OpenAI has officially launched GPT-5.4, positioning it as their most capable and efficient frontier model specifically designed for professional work. This latest iteration is available across ChatGPT (as GPT-5.4 Thinking), the API, and Codex, with a premium version, GPT-5.4 Pro, also offered for demanding tasks. This GPT-5.4 release represents a significant leap, merging recent advancements in reasoning, coding, and agentic workflows into a unified model.
GPT-5.4 inherits the industry-leading coding prowess of GPT-5.3-Codex while enhancing its ability to interact with tools, software environments, and complex professional documents like spreadsheets and presentations. OpenAI claims the model delivers accurate, effective, and efficient results with less user iteration. In ChatGPT, GPT-5.4 Thinking can now present an upfront plan, allowing users to course-correct mid-response, ensuring the final output aligns more closely with user needs. This version also improves deep web research and maintains context over longer interactions, leading to faster, higher-quality answers.
For developers using the API and Codex, GPT-5.4 marks the first general-purpose model with native, state-of-the-art computer-use capabilities. This enables agents to operate computers and execute complex workflows across various applications. The model supports up to 1 million tokens of context, facilitating long-horizon task planning, execution, and verification. Enhanced tool search helps agents find and utilize the right tools more efficiently within large ecosystems.
Furthermore, GPT-5.4 is touted as OpenAI's most token-efficient reasoning model to date, outperforming GPT-5.2 in problem-solving with significantly fewer tokens, translating to reduced costs and faster speeds. These improvements collectively aim to deliver more reliable agents, accelerate developer workflows, and elevate output quality across all platforms. This GPT-5.4 model demonstrates impressive gains in benchmarks like GDPval and SWE-Bench Pro.
Knowledge Work Enhancements
Building on GPT-5.2's reasoning, GPT-5.4 delivers more consistent results for professionals. It achieves a new state-of-the-art on GDPval, a benchmark for knowledge work across 44 occupations, matching or exceeding industry professionals in 83.0% of comparisons, a substantial jump from GPT-5.2's 70.9%. Tasks include generating sales presentations, accounting spreadsheets, and manufacturing diagrams.
Specific focus was placed on improving spreadsheet, presentation, and document creation. On internal benchmarks for spreadsheet modeling tasks, GPT-5.4 scored 87.3% compared to GPT-5.2's 68.4%. Human raters preferred GPT-5.4-generated presentations 68.0% of the time over GPT-5.2's, citing stronger aesthetics and visual variety. The model also shows a 33% reduction in false individual claims and an 18% reduction in overall response errors compared to GPT-5.2.
Computer Use and Vision Breakthroughs
GPT-5.4's native computer-use capabilities position it as a leading model for developers building agents that perform real-world tasks across websites and software. It excels at writing code for computer operation and issuing mouse/keyboard commands based on screenshots. Its behavior is steerable via developer messages, allowing for custom safety configurations.
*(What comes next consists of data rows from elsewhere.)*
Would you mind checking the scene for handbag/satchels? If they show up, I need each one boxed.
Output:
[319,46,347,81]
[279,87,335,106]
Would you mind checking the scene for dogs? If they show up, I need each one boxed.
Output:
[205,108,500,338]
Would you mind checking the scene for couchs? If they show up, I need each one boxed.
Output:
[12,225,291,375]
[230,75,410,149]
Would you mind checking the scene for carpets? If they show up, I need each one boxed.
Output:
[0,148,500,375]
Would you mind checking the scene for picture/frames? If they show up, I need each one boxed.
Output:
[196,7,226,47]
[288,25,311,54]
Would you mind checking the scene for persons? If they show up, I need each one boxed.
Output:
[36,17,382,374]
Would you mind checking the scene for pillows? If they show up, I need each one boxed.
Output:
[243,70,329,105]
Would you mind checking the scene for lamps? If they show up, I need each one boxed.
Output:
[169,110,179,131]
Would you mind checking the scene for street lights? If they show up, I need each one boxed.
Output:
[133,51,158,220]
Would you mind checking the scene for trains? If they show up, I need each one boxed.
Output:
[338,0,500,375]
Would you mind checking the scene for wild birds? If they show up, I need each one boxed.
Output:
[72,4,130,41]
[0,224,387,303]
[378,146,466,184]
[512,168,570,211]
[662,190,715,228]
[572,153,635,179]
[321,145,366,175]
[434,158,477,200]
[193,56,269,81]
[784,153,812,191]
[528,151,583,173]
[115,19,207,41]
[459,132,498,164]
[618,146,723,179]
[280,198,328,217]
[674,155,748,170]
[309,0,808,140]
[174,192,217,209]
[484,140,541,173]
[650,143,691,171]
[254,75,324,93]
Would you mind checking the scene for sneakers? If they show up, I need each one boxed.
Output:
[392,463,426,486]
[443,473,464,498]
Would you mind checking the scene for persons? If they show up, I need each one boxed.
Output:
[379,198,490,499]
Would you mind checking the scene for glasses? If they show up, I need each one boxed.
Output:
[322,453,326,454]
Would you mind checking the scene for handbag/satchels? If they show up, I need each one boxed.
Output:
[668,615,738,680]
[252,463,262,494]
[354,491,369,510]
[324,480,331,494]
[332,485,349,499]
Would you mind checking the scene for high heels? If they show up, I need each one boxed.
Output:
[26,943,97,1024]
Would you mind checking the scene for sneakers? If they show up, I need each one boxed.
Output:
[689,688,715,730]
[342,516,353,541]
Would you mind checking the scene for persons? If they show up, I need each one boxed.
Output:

Performance benchmarks highlight its capabilities: GPT-5.4 achieved a 75.0% success rate on OSWorld-Verified for navigating desktop environments, significantly surpassing GPT-5.2's 47.3% and even human performance at 72.4%. It also leads in browser navigation benchmarks like WebArena-Verified (67.3% success rate) and Online-Mind2Web (92.8% success rate).
Improved visual perception underpins these advancements. On MMMU-Pro, a visual understanding and reasoning test, GPT-5.4 achieved an 81.2% success rate, up from GPT-5.2's 79.5%. Document parsing also saw improvements, with GPT-5.4 achieving a lower average error rate on OmniDocBench. The model now supports higher fidelity image inputs, up to 10.24M total pixels, enhancing localization and image understanding.
Coding Prowess Integrated
GPT-5.4 merges the coding strengths of GPT-5.3-Codex with enhanced knowledge work and computer-use capabilities, particularly beneficial for longer-running tasks requiring iteration and tool use. It matches or exceeds GPT-5.3-Codex on SWE-Bench Pro while offering lower latency. The new `/fast mode` in Codex can deliver up to 1.5x faster token velocity with GPT-5.4.
The model excels at complex frontend tasks, producing more aesthetic and functional results. An experimental Codex skill, "Playwright (Interactive)", allows for visual debugging of web and Electron apps, even enabling testing during development. This integration demonstrates the power of combined computer-use and coding capabilities, showcased in projects like a theme park simulation game built from a single prompt.
Improved Tool Use
OpenAI has significantly enhanced how models interact with external tools in GPT-5.4. Agents can now navigate larger tool ecosystems, select tools more reliably, and complete multi-step workflows more efficiently. The introduction of tool search in the API addresses the challenge of managing numerous tool definitions in prompts, reducing token usage, costs, and response times.